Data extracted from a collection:
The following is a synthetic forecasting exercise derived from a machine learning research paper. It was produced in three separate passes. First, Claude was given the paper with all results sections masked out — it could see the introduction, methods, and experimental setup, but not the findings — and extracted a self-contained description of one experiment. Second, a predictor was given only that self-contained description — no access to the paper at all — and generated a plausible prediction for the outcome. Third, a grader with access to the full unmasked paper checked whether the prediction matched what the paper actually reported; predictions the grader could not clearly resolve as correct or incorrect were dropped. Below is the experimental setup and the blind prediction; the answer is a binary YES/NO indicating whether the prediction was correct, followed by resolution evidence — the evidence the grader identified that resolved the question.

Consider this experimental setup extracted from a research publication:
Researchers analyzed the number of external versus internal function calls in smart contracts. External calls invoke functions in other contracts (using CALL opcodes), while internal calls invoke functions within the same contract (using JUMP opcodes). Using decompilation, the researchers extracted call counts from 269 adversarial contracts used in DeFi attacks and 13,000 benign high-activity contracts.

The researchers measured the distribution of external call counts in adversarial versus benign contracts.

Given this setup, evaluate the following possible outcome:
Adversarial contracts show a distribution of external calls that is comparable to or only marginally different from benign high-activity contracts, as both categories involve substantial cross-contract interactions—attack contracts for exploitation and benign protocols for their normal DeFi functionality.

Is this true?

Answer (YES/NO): NO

Exercise requirements:
Where a line above contains the word "activity", show that line.

Reply:
Researchers analyzed the number of external versus internal function calls in smart contracts. External calls invoke functions in other contracts (using CALL opcodes), while internal calls invoke functions within the same contract (using JUMP opcodes). Using decompilation, the researchers extracted call counts from 269 adversarial contracts used in DeFi attacks and 13,000 benign high-activity contracts.
Adversarial contracts show a distribution of external calls that is comparable to or only marginally different from benign high-activity contracts, as both categories involve substantial cross-contract interactions—attack contracts for exploitation and benign protocols for their normal DeFi functionality.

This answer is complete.